Der Cocyt ist der Fluss, der aus den Tränen der Verdammten entsteht, dessen Wasser wird im neunten Kreis der Hölle gesammelt, wo es, aufgrund der Kälte, zu Eis gefriert , es ist der letzte, der neunte Kreis der Hölle und da sie im achten sind, steigen sie jetzt dort hinab.
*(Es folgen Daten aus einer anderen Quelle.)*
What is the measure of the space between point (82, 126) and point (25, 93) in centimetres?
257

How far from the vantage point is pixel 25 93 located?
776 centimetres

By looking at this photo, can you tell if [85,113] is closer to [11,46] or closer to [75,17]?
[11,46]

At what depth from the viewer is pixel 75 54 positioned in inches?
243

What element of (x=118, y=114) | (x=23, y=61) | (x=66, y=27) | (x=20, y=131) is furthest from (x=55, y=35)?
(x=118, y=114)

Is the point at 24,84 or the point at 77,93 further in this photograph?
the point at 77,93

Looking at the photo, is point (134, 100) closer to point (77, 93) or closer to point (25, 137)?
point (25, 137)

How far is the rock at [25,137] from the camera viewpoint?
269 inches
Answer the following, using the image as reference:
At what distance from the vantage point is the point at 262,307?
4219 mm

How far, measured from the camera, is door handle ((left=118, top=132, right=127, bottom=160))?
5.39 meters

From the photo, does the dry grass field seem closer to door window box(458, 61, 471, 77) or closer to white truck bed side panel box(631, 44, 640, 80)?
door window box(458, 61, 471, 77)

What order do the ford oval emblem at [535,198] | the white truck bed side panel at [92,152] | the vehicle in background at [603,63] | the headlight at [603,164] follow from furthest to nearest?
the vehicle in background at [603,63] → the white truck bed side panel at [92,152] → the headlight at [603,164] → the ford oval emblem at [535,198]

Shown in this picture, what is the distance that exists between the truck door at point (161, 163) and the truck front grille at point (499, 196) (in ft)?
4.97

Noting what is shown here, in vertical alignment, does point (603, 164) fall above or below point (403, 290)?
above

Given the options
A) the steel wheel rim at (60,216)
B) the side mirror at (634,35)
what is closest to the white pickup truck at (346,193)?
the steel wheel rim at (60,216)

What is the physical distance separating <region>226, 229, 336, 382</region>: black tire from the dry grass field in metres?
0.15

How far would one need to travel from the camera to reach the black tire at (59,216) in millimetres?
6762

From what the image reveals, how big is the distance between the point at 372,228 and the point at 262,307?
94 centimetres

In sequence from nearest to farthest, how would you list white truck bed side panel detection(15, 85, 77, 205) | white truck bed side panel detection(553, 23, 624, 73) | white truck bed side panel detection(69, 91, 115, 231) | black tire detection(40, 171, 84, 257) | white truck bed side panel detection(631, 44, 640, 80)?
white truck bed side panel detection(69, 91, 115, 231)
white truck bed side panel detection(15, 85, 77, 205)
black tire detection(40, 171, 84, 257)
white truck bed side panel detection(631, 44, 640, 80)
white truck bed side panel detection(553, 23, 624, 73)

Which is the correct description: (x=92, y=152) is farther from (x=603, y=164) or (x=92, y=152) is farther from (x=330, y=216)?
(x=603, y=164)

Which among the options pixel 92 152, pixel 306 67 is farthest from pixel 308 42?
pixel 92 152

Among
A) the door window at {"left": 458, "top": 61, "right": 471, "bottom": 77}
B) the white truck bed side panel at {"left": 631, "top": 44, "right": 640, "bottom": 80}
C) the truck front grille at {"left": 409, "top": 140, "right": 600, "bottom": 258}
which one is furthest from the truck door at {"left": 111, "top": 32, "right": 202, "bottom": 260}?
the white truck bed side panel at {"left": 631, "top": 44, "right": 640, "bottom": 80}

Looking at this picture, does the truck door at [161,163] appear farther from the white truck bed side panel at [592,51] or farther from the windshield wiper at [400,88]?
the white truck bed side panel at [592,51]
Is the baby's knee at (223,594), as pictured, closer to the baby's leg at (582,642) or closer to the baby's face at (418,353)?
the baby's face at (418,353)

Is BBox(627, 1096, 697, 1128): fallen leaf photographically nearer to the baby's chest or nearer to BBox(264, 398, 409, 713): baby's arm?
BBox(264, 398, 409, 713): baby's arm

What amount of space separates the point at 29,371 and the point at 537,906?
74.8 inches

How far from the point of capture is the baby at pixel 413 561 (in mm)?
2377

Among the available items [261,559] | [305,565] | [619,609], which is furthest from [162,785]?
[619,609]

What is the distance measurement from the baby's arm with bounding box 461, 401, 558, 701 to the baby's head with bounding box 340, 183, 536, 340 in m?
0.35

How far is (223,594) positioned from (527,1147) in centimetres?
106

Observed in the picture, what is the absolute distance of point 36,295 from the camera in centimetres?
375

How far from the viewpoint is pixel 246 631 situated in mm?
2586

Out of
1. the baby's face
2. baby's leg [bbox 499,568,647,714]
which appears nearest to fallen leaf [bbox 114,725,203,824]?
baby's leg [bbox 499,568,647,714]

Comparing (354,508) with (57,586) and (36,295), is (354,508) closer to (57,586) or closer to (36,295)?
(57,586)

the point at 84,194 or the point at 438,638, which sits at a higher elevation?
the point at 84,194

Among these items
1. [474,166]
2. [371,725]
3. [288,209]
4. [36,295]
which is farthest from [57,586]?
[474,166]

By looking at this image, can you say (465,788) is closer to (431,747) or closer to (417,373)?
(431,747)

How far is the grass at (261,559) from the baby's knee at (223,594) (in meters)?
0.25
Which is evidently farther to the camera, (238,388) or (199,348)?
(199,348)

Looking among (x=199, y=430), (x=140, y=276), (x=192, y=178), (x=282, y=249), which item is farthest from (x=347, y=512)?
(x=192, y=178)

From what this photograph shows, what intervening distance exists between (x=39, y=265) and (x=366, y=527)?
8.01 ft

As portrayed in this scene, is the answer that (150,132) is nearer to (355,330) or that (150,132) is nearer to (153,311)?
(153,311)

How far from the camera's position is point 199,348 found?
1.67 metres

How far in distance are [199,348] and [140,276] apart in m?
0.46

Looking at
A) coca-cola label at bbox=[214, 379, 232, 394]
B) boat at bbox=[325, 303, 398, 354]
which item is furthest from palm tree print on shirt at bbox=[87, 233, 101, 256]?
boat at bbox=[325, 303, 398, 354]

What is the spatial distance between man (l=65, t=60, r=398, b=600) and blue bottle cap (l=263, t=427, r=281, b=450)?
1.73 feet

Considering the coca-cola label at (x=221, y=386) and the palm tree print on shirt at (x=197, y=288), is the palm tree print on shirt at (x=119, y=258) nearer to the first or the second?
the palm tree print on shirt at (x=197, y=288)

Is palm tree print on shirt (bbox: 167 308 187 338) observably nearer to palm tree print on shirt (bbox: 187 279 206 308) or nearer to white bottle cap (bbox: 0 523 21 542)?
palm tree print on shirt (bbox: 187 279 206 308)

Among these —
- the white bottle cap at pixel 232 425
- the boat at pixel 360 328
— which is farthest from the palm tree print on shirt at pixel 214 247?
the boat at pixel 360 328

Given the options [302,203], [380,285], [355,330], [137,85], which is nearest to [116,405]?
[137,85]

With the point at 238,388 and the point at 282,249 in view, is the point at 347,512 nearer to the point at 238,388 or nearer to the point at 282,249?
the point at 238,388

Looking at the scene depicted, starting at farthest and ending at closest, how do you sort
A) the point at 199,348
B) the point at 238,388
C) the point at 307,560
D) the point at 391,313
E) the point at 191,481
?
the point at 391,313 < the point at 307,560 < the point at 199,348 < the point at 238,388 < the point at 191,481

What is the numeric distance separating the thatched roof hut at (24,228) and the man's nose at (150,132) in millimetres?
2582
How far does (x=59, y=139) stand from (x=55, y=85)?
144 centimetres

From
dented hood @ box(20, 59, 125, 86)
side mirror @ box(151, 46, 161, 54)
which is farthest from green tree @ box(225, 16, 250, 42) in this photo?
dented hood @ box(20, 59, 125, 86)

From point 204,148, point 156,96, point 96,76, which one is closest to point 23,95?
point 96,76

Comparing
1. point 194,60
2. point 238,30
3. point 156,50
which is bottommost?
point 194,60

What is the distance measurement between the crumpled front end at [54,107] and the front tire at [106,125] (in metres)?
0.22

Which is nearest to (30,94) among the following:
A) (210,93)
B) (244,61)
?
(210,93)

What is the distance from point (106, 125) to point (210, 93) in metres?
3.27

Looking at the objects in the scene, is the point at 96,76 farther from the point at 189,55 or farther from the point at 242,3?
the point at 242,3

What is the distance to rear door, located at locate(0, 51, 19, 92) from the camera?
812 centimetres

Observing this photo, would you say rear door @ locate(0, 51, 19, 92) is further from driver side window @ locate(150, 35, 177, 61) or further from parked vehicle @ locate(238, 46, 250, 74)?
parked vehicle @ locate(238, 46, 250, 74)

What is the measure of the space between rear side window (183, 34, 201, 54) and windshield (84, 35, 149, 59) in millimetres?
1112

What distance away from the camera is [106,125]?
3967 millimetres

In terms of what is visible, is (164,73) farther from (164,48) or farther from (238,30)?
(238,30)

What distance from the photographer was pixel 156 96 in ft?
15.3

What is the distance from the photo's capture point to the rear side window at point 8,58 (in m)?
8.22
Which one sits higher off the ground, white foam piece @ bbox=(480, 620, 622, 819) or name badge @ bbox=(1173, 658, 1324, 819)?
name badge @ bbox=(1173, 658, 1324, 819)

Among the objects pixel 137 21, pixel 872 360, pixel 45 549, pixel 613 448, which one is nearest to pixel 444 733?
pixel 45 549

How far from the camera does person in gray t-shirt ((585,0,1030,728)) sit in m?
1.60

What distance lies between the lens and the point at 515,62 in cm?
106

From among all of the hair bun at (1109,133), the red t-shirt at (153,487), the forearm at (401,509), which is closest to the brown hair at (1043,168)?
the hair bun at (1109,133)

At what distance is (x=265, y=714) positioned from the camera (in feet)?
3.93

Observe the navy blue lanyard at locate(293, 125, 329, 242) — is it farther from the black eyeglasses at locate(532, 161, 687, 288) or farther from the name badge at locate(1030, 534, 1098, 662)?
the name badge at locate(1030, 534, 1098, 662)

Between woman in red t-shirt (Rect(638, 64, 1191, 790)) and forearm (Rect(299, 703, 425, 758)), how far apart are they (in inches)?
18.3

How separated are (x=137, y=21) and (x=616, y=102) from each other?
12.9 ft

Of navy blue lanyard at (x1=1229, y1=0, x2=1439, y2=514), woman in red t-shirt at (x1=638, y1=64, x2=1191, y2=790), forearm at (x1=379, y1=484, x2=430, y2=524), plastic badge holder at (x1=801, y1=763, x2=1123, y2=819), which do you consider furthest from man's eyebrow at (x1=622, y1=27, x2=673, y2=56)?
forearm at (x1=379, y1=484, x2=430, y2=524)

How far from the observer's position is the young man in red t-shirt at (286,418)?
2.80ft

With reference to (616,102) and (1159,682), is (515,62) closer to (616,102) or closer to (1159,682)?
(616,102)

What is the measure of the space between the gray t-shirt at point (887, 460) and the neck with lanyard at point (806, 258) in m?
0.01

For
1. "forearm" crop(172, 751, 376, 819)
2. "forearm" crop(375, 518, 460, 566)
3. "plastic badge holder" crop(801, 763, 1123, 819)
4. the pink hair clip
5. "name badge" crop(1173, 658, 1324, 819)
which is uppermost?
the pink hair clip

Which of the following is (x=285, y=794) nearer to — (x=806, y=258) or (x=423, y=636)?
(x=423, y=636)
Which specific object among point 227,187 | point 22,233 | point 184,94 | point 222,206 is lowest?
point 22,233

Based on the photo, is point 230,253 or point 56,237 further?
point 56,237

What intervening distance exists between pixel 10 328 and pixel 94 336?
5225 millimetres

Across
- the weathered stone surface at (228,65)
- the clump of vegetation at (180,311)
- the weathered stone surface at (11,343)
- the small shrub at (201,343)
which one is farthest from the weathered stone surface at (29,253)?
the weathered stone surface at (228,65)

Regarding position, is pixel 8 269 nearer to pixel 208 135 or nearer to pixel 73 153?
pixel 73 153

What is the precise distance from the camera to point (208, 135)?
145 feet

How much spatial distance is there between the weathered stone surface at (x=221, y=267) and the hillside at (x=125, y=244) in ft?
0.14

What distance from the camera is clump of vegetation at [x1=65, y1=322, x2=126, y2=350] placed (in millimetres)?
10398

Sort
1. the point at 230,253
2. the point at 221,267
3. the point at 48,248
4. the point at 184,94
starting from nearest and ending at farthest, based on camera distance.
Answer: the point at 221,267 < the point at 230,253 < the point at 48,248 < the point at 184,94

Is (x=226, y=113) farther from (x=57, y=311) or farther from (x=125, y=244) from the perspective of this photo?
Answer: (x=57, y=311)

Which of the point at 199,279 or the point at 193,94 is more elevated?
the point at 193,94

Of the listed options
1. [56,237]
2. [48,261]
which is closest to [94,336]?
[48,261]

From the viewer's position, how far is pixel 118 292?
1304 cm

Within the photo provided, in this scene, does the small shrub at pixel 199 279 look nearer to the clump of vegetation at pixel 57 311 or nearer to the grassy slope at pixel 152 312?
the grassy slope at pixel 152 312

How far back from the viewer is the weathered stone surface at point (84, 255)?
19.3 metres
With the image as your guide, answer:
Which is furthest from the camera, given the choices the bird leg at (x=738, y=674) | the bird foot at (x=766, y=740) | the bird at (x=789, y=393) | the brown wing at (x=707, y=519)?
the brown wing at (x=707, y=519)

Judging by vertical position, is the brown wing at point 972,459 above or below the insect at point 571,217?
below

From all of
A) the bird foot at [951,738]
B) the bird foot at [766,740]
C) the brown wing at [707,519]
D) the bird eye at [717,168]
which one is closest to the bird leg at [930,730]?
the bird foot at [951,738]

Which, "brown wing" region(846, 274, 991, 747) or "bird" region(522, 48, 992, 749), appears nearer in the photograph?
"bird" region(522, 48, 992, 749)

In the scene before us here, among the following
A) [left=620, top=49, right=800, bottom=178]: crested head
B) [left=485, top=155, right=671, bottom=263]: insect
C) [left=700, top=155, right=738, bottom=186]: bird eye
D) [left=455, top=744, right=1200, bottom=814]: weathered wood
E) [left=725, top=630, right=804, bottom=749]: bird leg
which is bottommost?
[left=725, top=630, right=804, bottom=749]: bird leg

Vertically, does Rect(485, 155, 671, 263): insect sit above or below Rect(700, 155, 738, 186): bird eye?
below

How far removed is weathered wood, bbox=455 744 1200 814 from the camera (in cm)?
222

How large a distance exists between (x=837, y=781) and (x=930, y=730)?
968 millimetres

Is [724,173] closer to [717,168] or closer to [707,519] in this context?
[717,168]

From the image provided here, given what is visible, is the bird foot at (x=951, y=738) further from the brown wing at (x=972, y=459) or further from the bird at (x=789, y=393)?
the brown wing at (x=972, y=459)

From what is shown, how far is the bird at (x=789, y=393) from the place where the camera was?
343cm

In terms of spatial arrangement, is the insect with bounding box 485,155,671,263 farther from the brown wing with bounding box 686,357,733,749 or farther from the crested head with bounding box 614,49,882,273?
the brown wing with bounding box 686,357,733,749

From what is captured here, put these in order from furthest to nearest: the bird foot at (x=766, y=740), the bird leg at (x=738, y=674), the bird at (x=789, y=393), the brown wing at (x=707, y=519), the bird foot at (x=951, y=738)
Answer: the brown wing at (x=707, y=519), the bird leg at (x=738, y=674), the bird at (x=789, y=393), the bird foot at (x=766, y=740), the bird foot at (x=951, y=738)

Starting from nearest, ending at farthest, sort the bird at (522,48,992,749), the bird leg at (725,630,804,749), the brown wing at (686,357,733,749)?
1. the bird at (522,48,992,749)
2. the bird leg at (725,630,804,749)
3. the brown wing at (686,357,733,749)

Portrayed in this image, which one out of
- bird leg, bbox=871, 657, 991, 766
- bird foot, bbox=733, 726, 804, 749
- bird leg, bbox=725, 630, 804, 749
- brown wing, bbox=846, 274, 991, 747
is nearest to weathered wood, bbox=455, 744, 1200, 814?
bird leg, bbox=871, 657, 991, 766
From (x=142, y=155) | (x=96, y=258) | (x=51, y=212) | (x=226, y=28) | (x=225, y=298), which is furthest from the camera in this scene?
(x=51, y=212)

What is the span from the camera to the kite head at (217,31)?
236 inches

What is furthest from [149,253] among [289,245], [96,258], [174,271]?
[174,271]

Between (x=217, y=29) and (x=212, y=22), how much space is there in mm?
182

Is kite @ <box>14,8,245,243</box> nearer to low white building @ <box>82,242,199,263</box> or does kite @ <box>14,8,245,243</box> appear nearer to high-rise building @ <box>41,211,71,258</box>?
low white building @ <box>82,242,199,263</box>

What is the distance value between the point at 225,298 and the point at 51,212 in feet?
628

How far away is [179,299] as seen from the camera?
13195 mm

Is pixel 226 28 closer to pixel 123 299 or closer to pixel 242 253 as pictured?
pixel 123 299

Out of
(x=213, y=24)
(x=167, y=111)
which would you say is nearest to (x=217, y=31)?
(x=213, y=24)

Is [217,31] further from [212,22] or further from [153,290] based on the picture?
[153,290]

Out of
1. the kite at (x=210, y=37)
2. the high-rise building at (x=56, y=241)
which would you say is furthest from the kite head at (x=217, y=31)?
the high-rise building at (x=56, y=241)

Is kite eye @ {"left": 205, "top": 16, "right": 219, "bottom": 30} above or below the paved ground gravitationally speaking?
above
Zu Titius und Typhöus schick uns nicht,
Denn dieser kann, was man hier wünscht gewähren
Drum bücke dich und mach kein Schiefgesicht


Die Verse sind wohl so zu verstehen. An der Grenze des achten Kreises stecken viele Giganten gefesselt in Löchern, also höchstwahrscheinlich auch Titius und Typhöus. Die soll Dante aber nicht suchen, Anthäus kann das gewähren was man wünscht, also hinabzusteigen in den neunten Kreis und deswegen soll sich Dante jetzt bücken, damit Vergil ihn fassen kann und nicht so eine Grimasse ziehen. Titius (Tityos) allerdings war auch kein richtiger Gigant, entstammte also nicht den Blutstropfen die Uranus verloren hatte als Kronos ihn entmannte und Gaia ist auch nicht direkt, wie Anthäus seine Mutter. Gigant kann man ihn nur insofern nennen, als Zeus diese Frucht seiner unerschöpflichen Lenden, die er zusammen mit Elara gezeugt hatte in die Erde (Gaia) steckte. So in der Erde steckend phantasierte er wohl von Frauen, bei den Griechen ging es ja ganz überwiegend um das eine und da ist ihm wohl Leto über den Weg gelaufen und die hat er sich dann geschnappt, also ohne viel drum rum. Leto wiederum ist

die Mutter von Appollon und Artemis (Papa ist natürlich Zeus) und diese zwei nehmen dann Rache für den unter den griechischen Göttern durchaus üblichen Frevel und verbannen ihn in den Tartarus. Dass sie selber auch nur da waren, weil Papa Zeus die Leto vernaschte, was Hera naheliegenderweise erzürnte, spielt da überhaupt keine Rolle, da war wohl selektive Wahrnehmung im Spiel. Was Typhon angeht, wird es jetzt wieder haarsträubend, aber bei den Griechen kann uns nichts mehr erschüttern. Typhon ist der Sohn von Gaia und Tartaros (Tartarus ist nicht nur Hölle, sondern auch eine Gestalt). Dieser Typhon legt sich dann mit Zeus und Co an, wird aber schlussendlich unter dem Ätna in

Sizilien begraben.

Wie Carisenda – schaut zum Überhange
Von unten man zum Turm – wenn Wolken kommen
Sich zu zu verneigen scheint vor ihrem Gange


Mit Garisenda ist ein schiefer Turm in Bologna gemeint, eines Wahrzeichen eben dieser Stadt. Eigentlich ist es aber ein Turmpaar, Asinelle, der höhere, und Garisenda, der kleinere. Da der Autor die Türme noch nie gesehen hat, kann er sich auch kein Bild von in diesen Versen gemachten optischen Täuschung machen. Behauptet wird, dass wenn man unter dem Turm steht und in der Richtung in der er sich neigt,

man den Eindruck hat, wenn die Wolken einem dann entgegenkommen, dass dieser

sich neige, bzw. man den Eindruck hat, dass er sich neige.